Per i colleghi dell’ambiente del cinema, al solito rivali spietati, caustici, ingenerosi, il Sordi intimo viveva come un opulento borghese d’antan, circondato da mobili d’antiquariato ed oggetti preziosi, nella villona di Piazzale Numa Pompilio, nell’area delle Terme di Caracalla – che fu di Alessandro Chiavolini, segretario particolare del Duce – troppo borghese… Era un ‘mammone’, un ‘avaro’, un ‘provinciale’, talora maleducato, cattolico papalino e politicamente democristiano (una sorta d’indelebile marchio d’infamia!), arrogante e prevaricatore. Addirittura una ‘vera carogna’, come qualcuno disse, senonchè Alberto Sordi, a cento anni dalla nascita, ci sembra ancora troppo grande per coincidere con tali giudizi negativi o risentirne in qualche modo.
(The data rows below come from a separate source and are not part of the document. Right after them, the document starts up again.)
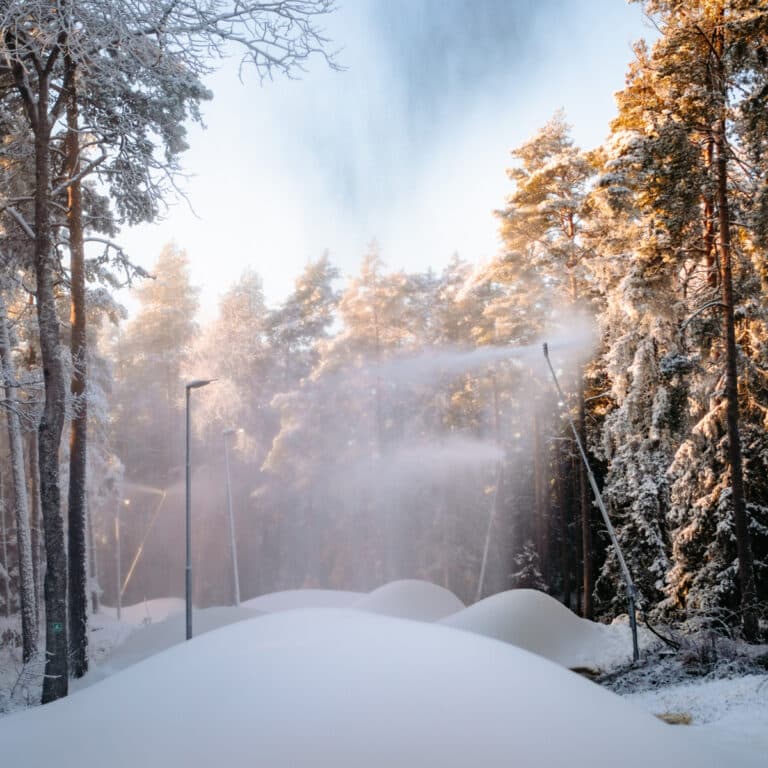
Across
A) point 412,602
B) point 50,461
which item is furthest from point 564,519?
point 50,461

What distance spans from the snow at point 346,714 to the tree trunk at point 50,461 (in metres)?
5.23

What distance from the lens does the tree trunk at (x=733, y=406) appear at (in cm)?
1328

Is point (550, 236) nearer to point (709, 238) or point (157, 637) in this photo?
point (709, 238)

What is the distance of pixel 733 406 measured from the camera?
46.0ft

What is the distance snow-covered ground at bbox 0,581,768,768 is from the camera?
15.2 ft

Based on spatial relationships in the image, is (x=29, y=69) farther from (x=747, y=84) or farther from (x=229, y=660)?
(x=747, y=84)

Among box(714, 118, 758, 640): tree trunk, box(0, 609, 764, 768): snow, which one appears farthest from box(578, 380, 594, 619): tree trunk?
box(0, 609, 764, 768): snow

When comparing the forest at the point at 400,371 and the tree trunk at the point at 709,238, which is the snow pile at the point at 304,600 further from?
the tree trunk at the point at 709,238

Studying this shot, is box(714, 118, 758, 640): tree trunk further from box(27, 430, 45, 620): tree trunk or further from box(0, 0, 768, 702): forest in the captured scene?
box(27, 430, 45, 620): tree trunk

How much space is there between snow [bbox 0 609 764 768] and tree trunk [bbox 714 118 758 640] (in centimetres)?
789

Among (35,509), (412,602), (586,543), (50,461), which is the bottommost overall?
(412,602)

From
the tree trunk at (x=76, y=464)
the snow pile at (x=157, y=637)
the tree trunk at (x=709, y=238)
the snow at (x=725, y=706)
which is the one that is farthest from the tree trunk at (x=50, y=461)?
the tree trunk at (x=709, y=238)

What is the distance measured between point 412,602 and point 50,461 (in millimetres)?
14655

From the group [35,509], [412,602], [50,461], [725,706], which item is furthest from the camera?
[412,602]
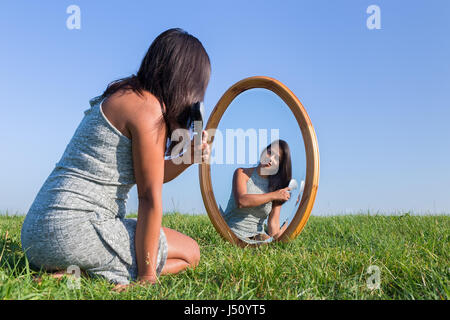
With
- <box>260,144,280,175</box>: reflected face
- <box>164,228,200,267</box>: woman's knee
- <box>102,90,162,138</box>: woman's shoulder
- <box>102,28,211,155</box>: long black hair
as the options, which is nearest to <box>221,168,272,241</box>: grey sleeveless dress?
<box>260,144,280,175</box>: reflected face

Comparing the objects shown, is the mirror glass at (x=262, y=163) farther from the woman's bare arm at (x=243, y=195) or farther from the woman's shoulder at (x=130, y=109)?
the woman's shoulder at (x=130, y=109)

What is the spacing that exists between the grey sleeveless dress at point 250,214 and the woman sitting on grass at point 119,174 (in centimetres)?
130

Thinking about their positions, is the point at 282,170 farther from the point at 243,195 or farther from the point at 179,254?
the point at 179,254

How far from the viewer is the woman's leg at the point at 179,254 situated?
8.18 ft

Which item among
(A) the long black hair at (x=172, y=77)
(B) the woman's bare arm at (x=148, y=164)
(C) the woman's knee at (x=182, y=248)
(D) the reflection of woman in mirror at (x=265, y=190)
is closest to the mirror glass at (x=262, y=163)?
(D) the reflection of woman in mirror at (x=265, y=190)

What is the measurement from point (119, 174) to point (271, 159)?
156 cm

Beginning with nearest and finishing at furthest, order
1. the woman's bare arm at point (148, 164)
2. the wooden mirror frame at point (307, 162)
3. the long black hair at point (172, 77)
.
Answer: the woman's bare arm at point (148, 164)
the long black hair at point (172, 77)
the wooden mirror frame at point (307, 162)

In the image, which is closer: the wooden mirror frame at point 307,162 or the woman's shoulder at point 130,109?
the woman's shoulder at point 130,109

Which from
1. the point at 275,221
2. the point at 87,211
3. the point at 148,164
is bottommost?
the point at 275,221

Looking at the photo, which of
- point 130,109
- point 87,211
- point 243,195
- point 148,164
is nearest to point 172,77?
point 130,109

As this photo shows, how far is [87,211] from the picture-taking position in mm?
2244

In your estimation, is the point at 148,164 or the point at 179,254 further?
the point at 179,254

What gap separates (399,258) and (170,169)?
1.66 metres
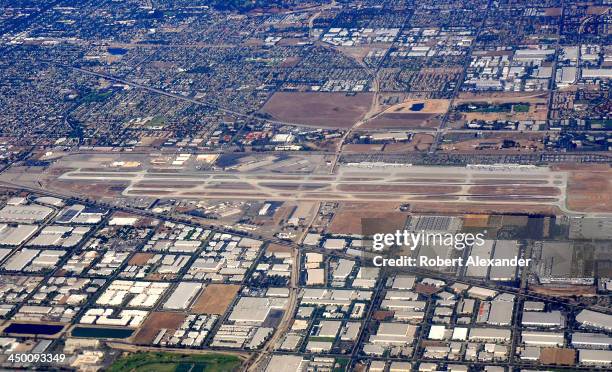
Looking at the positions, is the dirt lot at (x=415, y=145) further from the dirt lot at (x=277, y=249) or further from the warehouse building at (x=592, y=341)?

¡Adios, comediante supremo!
Bell’articolo, profondamente vissuto. Alberto Sordi è stato un grande, che come tanti grandi attori ha finito per fare qualche pellicola di troppo. Ma film come Polvere di stelle, Gastone, Il Marchese del Grillo, per non citarne che alcuni, rimarranno nella storia del cinema non solo italiano. Gli è stato rimproverato di avere rappresentato con indulgenza i nostri difetti nazionali, finendo per avallarli rendendoli simpatici, e in parte è vero. Quando è deragliato da questa linea, in genere il pubblico non lo ha seguito. Ricordo ai tempi del militare lo scandalo di un sergente maggiore siciliano, ottima persona, che si sfogava con me dopo aver visto Un borghese piccolo piccolo: “Quel film Sordi non lo doveva fare!”
Però fu un grande attore, un attore completo. I “nuovi comici” che vennero dopo di lui erano dei caratteristi, capaci spesso solo d’inanellare siparietti da cabaret; e infatti la maggior parte di loro non ha retto all’usura del tempo, anche se è onesto aggiungere che a fare la grandezza di una pellicola non sono solo gli attori o i registi, ma gli sceneggiatori, e fino agli anni Ottanta lavoravano per il cinema molti grandi scrittori.
Sul piano umano, esistono opinioni discordi su Alberto Sordi. Uno dei maggiori “dialoghisti” del cinema italiano negli anni d’oro, Sergio Jacquier, che conobbi negli ultimi anni della sua vita, non lo poteva sopportare. Altri invece lo amavano e, a sfatare il mito della sua “sordida” avarizia, sostenevano che faceva moltissime opere di carità, ma senza ostentazioni, di nascosto.
Forse tanto di nascosto che non se ne accorgeva nemmeno lui.